== Source excerpt ==
_ _ _ _ _
My objective is to identify any Construction and Demolition (C&D) waste landfills within the specified area of interest.

I have obtained the .tif image data from Esri World Imagery in ArcGIS, available at the following link:

https://www.arcgis.com/home/item.html?id=10df2279f9684e4a9f6a7f08febac2a9

The code provided below is used to crop the image into smaller sections of 512×512 pixels. Each cropped section represents an observation in the dataset.

In [None]:
import os
import random
from osgeo import gdal
import numpy as np

# Function to read a TIFF file
def readTif(fileName):
    dataset = gdal.Open(fileName)
    if dataset is None:
        print(fileName + " file cannot be opened")
    return dataset


In [None]:
# Function to save a TIFF file
# Output file after clipping
def writeTiff(im_data, im_geotrans, im_proj, path):
    if 'int8' in im_data.dtype.name:
        datatype = gdal.GDT_Byte
    elif 'int16' in im_data.dtype.name:
        datatype = gdal.GDT_UInt16
    else:
        datatype = gdal.GDT_Float32
    if len(im_data.shape) == 3:
        im_bands, im_height, im_width = im_data.shape
    elif len(im_data.shape) == 2:
        im_data = np.array([im_data])
        im_bands, im_height, im_width = im_data.shape
    # Create file
    driver = gdal.GetDriverByName("GTiff")
    dataset = driver.Create(path, int(im_width), int(im_height), int(im_bands), datatype)
    if dataset is not None:
        dataset.SetGeoTransform(im_geotrans)  # Write affine transformation parameters
        dataset.SetProjection(im_proj)  # Write projection information
    for i in range(im_bands):
        dataset.GetRasterBand(i + 1).WriteArray(im_data[i])
    del dataset


**Sliding window clipping function**

TifPath: Path to the input image

SavePath: Directory to save the clipped output

CropSize: Clipping size (height and width of the clip)

RepetitionRate: Overlap rate between adjacent clips

In [None]:
def TifCrop(TifPath, SavePath, CropSize, RepetitionRate):
    dataset_img = readTif(TifPath)
    width = dataset_img.RasterXSize
    height = dataset_img.RasterYSize
    proj = dataset_img.GetProjection()
    geotrans = dataset_img.GetGeoTransform()
    img = dataset_img.ReadAsArray(0, 0, width, height)  # Get image data

    # Get the current number of files in the directory and use it as the starting file name for new clips
    new_name = len(os.listdir(SavePath)) + 1

    # Clip the image using the specified overlap rate (RepetitionRate)
_ _ _ _ _
== Material supplied ==
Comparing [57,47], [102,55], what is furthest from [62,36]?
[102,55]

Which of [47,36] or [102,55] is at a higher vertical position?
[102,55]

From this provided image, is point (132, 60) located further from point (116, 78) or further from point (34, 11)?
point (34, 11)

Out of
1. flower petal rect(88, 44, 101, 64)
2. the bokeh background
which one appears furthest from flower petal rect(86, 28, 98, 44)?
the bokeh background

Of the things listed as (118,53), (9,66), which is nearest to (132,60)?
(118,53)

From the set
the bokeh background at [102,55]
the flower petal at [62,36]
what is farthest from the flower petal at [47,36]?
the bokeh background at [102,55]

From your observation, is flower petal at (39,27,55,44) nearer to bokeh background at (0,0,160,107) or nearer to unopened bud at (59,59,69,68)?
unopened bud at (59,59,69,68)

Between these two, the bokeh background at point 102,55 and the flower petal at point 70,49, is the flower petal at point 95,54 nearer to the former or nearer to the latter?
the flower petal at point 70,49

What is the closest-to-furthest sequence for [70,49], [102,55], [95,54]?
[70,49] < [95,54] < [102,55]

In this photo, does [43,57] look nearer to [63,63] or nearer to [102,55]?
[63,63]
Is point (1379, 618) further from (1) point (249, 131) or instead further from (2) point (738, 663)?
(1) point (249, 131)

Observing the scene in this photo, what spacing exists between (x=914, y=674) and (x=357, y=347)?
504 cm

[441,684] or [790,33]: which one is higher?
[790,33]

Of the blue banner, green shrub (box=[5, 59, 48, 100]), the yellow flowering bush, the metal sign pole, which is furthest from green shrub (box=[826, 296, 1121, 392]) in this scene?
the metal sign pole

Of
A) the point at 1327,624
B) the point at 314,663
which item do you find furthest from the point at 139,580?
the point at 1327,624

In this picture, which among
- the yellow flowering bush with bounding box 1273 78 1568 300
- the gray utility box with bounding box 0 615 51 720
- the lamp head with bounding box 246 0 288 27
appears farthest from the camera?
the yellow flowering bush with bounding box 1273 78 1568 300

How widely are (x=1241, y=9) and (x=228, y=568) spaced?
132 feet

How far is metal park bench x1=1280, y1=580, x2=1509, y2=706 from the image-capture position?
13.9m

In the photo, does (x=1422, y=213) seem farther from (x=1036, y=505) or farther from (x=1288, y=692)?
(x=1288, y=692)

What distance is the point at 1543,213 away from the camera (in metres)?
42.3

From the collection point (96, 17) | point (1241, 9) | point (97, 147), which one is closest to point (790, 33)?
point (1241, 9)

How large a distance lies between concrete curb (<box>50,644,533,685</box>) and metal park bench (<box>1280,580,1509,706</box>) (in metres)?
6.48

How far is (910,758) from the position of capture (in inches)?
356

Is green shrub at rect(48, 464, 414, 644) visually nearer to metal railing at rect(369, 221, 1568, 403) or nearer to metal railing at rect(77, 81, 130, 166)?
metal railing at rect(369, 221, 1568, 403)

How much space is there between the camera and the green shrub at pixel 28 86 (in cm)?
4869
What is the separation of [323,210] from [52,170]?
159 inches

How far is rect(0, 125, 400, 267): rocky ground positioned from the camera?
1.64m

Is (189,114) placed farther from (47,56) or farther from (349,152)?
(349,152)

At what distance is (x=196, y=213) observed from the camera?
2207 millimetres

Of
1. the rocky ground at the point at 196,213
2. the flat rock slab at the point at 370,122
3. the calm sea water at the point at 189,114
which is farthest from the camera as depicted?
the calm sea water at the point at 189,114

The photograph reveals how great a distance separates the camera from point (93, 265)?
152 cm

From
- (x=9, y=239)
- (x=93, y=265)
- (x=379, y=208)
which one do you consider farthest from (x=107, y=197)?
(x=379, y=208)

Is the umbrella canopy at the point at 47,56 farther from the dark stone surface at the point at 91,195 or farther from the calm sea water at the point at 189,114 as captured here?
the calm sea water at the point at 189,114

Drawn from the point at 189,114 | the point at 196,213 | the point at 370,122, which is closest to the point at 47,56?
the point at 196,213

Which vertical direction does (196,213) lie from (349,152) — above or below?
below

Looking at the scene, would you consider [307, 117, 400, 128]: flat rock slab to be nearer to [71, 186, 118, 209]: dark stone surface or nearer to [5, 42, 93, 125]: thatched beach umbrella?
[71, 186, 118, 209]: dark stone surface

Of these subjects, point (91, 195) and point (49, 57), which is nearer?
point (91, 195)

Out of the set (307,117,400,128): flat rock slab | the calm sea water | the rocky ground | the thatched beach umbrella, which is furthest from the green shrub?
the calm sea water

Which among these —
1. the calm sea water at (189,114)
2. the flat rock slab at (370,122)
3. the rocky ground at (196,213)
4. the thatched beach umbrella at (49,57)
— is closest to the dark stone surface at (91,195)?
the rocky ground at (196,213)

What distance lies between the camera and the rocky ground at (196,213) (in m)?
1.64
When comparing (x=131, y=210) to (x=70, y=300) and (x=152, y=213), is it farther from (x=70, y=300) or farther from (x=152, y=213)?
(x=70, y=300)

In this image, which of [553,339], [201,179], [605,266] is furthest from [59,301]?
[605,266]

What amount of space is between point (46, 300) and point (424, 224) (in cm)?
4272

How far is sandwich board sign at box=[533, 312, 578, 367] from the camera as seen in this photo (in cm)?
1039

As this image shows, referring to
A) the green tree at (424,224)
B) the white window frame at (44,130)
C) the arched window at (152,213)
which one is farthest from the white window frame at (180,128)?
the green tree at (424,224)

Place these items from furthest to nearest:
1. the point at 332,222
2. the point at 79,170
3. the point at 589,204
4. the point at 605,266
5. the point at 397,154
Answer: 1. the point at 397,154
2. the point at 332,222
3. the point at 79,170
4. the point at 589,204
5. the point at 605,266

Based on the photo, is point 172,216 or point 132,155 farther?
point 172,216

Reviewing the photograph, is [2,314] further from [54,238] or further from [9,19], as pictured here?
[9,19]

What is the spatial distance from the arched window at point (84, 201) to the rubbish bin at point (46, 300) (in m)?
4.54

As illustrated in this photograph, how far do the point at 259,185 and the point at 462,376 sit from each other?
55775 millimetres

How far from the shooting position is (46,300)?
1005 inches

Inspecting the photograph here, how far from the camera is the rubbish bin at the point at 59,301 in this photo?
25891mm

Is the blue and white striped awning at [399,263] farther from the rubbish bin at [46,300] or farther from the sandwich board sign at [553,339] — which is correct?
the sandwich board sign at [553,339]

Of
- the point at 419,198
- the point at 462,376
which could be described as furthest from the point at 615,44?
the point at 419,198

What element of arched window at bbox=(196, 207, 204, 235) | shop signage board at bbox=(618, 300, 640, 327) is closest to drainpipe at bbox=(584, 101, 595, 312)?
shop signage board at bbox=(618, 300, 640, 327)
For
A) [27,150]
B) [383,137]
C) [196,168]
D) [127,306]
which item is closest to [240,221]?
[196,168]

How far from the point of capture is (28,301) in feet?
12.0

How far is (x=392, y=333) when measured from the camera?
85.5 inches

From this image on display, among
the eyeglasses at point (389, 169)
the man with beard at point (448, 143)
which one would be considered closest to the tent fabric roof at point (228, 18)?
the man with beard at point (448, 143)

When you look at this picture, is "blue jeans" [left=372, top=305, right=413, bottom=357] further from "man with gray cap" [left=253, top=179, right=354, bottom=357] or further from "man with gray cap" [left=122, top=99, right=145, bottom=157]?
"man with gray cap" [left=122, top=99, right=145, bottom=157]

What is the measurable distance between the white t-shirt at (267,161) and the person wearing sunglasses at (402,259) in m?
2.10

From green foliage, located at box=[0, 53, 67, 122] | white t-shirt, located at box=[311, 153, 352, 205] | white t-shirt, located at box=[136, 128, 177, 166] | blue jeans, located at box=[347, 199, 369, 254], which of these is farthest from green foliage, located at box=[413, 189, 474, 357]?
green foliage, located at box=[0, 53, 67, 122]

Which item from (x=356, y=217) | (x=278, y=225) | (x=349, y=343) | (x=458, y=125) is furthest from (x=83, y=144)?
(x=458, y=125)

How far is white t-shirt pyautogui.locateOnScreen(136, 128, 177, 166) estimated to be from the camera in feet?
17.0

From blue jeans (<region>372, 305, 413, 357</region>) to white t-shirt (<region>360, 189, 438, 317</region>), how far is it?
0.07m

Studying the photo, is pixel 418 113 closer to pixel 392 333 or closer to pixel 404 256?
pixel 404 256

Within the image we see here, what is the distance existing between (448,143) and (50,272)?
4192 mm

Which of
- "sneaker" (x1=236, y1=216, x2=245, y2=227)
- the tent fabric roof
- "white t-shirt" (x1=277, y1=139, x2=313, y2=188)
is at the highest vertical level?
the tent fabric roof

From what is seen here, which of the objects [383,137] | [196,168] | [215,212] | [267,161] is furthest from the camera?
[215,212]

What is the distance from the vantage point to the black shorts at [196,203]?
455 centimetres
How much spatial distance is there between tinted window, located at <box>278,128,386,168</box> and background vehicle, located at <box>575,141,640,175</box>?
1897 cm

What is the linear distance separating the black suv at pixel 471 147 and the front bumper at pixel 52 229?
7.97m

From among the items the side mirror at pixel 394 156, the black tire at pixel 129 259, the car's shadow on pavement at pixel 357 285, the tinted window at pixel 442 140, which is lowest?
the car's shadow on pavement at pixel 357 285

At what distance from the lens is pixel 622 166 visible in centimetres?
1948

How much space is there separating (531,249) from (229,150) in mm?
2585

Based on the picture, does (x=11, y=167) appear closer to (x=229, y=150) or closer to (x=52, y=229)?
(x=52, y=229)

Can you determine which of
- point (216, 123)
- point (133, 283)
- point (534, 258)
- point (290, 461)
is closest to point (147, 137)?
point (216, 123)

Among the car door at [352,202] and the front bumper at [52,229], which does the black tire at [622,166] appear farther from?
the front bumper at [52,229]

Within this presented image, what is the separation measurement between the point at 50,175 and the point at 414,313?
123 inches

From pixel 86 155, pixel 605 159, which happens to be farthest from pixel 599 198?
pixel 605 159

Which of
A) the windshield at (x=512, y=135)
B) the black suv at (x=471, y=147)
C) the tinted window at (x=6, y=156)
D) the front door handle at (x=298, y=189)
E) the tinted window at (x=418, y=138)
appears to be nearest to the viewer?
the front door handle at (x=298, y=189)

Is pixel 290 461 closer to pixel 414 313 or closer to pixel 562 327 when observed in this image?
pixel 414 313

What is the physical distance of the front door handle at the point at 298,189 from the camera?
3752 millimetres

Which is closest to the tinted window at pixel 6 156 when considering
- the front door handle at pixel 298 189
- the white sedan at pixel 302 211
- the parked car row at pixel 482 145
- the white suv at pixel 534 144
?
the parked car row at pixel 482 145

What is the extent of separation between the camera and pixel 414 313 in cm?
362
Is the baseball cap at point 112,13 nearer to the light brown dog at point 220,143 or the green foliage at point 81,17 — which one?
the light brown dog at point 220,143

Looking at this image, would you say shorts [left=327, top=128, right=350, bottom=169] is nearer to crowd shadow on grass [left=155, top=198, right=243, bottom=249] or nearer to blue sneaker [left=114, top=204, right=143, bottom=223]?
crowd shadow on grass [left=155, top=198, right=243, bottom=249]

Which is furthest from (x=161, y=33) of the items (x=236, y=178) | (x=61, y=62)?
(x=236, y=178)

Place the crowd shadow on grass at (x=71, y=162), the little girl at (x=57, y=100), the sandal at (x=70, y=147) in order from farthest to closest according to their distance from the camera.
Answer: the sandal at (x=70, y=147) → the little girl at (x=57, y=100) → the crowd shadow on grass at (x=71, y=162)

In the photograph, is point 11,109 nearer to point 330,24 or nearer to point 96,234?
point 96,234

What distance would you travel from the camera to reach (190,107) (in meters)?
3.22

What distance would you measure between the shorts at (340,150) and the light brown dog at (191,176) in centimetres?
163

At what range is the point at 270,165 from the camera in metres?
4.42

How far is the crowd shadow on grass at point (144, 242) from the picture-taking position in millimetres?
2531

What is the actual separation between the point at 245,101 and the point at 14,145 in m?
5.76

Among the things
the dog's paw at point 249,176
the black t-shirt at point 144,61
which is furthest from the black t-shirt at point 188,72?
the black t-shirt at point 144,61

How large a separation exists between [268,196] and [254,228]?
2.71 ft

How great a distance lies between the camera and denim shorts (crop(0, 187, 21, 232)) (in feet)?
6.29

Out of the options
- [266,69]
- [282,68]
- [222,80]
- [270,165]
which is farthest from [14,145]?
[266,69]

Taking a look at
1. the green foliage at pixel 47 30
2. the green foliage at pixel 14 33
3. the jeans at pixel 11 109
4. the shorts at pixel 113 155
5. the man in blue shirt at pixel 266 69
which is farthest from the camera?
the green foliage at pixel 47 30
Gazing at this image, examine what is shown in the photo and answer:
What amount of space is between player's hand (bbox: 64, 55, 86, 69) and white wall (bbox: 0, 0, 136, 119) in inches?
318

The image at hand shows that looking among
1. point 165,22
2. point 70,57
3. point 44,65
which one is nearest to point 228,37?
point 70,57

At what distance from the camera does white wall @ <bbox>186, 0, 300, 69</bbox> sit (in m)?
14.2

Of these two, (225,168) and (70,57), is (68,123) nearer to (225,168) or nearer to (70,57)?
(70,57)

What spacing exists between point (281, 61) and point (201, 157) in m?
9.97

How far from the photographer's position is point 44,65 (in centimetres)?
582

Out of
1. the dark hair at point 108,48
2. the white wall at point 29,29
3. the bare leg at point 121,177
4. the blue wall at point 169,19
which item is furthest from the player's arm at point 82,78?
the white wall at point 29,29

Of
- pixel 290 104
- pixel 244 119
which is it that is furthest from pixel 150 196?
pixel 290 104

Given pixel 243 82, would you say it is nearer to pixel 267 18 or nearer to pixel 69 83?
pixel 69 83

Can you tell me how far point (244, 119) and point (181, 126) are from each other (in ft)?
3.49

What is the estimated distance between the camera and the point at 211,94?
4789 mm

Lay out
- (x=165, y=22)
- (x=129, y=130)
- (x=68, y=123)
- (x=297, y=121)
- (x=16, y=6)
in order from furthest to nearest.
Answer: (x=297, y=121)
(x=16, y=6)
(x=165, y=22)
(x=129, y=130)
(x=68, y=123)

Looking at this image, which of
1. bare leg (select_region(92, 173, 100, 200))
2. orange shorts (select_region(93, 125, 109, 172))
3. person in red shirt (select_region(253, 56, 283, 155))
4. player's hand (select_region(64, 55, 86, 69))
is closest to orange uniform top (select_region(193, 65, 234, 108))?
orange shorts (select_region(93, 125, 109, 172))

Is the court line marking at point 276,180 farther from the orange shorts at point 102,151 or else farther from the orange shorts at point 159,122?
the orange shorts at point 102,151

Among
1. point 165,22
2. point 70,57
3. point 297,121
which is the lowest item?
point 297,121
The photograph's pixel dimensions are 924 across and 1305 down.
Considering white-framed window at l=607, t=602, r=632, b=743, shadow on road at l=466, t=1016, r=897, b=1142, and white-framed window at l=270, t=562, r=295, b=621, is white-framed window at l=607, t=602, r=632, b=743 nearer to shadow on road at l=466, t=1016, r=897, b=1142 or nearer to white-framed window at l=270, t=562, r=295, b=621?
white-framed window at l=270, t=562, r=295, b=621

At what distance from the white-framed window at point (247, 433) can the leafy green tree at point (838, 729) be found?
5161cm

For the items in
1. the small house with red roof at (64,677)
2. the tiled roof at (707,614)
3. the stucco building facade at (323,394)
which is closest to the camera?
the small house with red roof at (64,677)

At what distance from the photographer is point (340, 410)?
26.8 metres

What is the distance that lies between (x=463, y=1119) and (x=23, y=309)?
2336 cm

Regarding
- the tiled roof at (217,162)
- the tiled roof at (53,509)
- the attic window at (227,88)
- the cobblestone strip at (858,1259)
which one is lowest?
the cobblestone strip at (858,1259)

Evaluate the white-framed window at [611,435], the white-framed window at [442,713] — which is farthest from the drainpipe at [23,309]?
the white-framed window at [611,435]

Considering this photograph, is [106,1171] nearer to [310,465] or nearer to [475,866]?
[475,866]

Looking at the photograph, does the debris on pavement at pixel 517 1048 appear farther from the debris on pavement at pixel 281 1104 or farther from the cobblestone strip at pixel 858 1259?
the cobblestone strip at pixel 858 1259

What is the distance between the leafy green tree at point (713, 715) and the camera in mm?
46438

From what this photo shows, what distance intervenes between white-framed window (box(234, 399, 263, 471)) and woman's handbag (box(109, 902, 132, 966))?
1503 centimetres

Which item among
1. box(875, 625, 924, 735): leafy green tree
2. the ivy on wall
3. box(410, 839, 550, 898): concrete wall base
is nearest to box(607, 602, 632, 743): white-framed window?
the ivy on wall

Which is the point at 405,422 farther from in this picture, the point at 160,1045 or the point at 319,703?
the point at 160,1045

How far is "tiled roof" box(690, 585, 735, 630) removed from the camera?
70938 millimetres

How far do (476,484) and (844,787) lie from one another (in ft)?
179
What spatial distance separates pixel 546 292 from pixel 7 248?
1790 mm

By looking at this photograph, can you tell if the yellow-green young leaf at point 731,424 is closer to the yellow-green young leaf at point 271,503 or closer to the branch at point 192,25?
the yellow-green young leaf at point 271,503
_ _ _ _ _
== Task list ==
a) Can you reproduce, word for word, the lines of the records starting with the line containing "At what distance from the photographer" and going on through the line containing "1503 centimetres", both of those lines included?
b) Can you continue the write-up on clipping satellite imagery into 512×512 tiles, picking up right after its last line?

== Responses to the tasks ==
a)
At what distance from the photographer is point (340, 410)?
26.8 metres

What is the distance that lies between (x=463, y=1119) and (x=23, y=309)?
2336 cm

Regarding
- the tiled roof at (217,162)
- the tiled roof at (53,509)
- the attic window at (227,88)
- the cobblestone strip at (858,1259)
which one is lowest?
the cobblestone strip at (858,1259)

Evaluate the white-framed window at [611,435], the white-framed window at [442,713] — which is farthest from the drainpipe at [23,309]?
the white-framed window at [611,435]

Considering this photograph, is [106,1171] nearer to [310,465] or nearer to [475,866]?
[475,866]

Looking at the photograph, does the debris on pavement at pixel 517 1048 appear farther from the debris on pavement at pixel 281 1104 or farther from the cobblestone strip at pixel 858 1259?
the cobblestone strip at pixel 858 1259

What is the distance between the leafy green tree at point (713, 715) and the camera in mm?
46438

From what this photo shows, what distance intervenes between white-framed window (box(234, 399, 263, 471)) and woman's handbag (box(109, 902, 132, 966))?
1503 centimetres

b)
    for i in range(int((height - CropSize * RepetitionRate) / (CropSize * (1 - RepetitionRate)))):
        for j in range(int((width - CropSize * RepetitionRate) / (CropSize * (1 - RepetitionRate)))):
            # If the image is single-band
            if len(img.shape) == 2:
                cropped = img[
                          int(i * CropSize * (1 - RepetitionRate)): int(i * CropSize * (1 - RepetitionRate)) + CropSize,
                          int(j * CropSize * (1 - RepetitionRate)): int(j * CropSize * (1 - RepetitionRate)) + CropSize]
            # If the image is multi-band
            else:
                cropped = img[:,
                          int(i * CropSize * (1 - RepetitionRate)): int(i * CropSize * (1 - RepetitionRate)) + CropSize,
                          int(j * CropSize * (1 - RepetitionRate)): int(j * CropSize * (1 - RepetitionRate)) + CropSize]
            # Write the clipped image to a file
            writeTiff(cropped, geotrans, proj, SavePath + "/%d.tif" % new_name)
            # Increment the file name
            new_name += 1

    # Clip the last column
    for i in range(int((height - CropSize * RepetitionRate) / (CropSize * (1 - RepetitionRate)))):
        if len(img.shape) == 2:
            cropped = img[int(i * CropSize * (1 - RepetitionRate)): int(i * CropSize * (1 - RepetitionRate)) + CropSize,
                      (width - CropSize): width]
        else:
            cropped = img[:,
                      int(i * CropSize * (1 - RepetitionRate)): int(i * CropSize * (1 - RepetitionRate)) + CropSize,
                      (width - CropSize): width]
        # Write the clipped image to a file
        writeTiff(cropped, geotrans, proj, SavePath + "/%d.tif" % new_name)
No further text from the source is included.